I would interpret this as either picking the A and B strings simultaneously with a pick and a finger or a thumb and finger, or muting the G and D strings while using a flatpick.


----------



## zontar (Oct 25, 2007)

Some people would do it one way--and some the other--but the bottom line is the "X" means you don't play the strings--so they would either be muted, or, as I would be more likely to do it--use either finger picking (thumb and fingers--or hybrid (pick & fingers))


----------



## LarryLimerick (Nov 23, 2009)

Ok thanks for the help guys! I think I've got it now.


----------



## Guitar101 (Jan 19, 2011)

How To Read Guitar Tabs

Came across this recently.


----------



## jeremy_green (Nov 10, 2010)

In TABs "x"s mean muted strings. They dont mean "dont play them" like they do in a chord symbol. 
If they weren't intended to be played they would just be left blank as the E string notes are shown.


----------



## LarryLimerick (Nov 23, 2009)

Thanks for the added feedback guys I ended up looking up a video of someone playing the particular song I was thinking of and in this case you are definitely supposed to be muting those strings. Also thanks Guitar101 for the site it should be helpful, and thanks to everyone for their feedback!


----------



## jeremy_green (Nov 10, 2010)

Larry, these days it is really hard to say definitively anything with TAB. There is so much of it being produced and distributed online and nobody is proof reading all this crud. You could be looking at the work of a 10 year old for all you know.

*** Tab induced rant *** Tab induced rant *** leave now!

Tabs are IMO a nightmare for anything beyond a beginner guitarist. Start learning songs by ear right away and only use tab to check your work. Most people will read this and never do it. But most of those same people will never reach the levels they hope to largely because of a reliance on someone else doing it for you. Music is a VERY mental art and the cataloging of sound heard in your mind is a key ingredient to the process - This cant be learned with TAB. 

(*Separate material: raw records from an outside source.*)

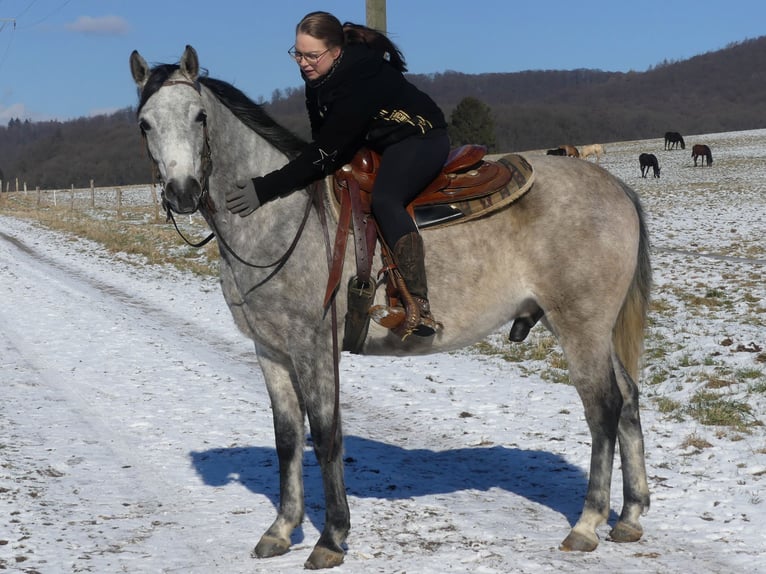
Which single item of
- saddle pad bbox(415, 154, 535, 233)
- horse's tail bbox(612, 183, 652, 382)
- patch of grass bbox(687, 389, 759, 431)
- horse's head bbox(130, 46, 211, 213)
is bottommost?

Ears to fingers - learn to do this AS SOON AS POSSIBLE DUDE! Put all tabs away and figure it out by yourself. Seriously - you CAN and you NEED TO. We all need to.

Cheers!!


----------



## LarryLimerick (Nov 23, 2009)

Thanks jeremy_green, I have started looking at some videos showing tips on transcribing and learning by ear. It just seems a little overwhelming at first, but I guess like you said if I stick with it I will be glad I did once I starting getting it.


----------



## jeremy_green (Nov 10, 2010)

Larry, here is a blog entry I did trying to help people do that.

Six String Obsession: How to learn to play by ear - The Great Secret revealed!



And another reviewing a software designed to help you do just that:

Six String Obsession: The coolest software EVER!!!



Maybe these will help you get rolling. Good luck! Any questions post em here.


----------



## LarryLimerick (Nov 23, 2009)

Thanks for the links, I'll have to look into that Transcribe program, at least use the trial and maybe buy it. Again thanks for the help.


----------



## zontar (Oct 25, 2007)

jeremy_green said:


> Larry, these days it is really hard to say definitively anything with TAB. There is so much of it being produced and distributed online and nobody is proof reading all this crud. You could be looking at the work of a 10 year old for all you know.


I think some of what I've seen online was--no disrespect intended to 10 year olds with a good musical ear.



jeremy_green said:


> Put all tabs away and figure it out by yourself. Seriously - you CAN and you NEED TO. We all need to.


I never play tabs exactly anyway--I use them as a starting point for making my own arrangements.


----------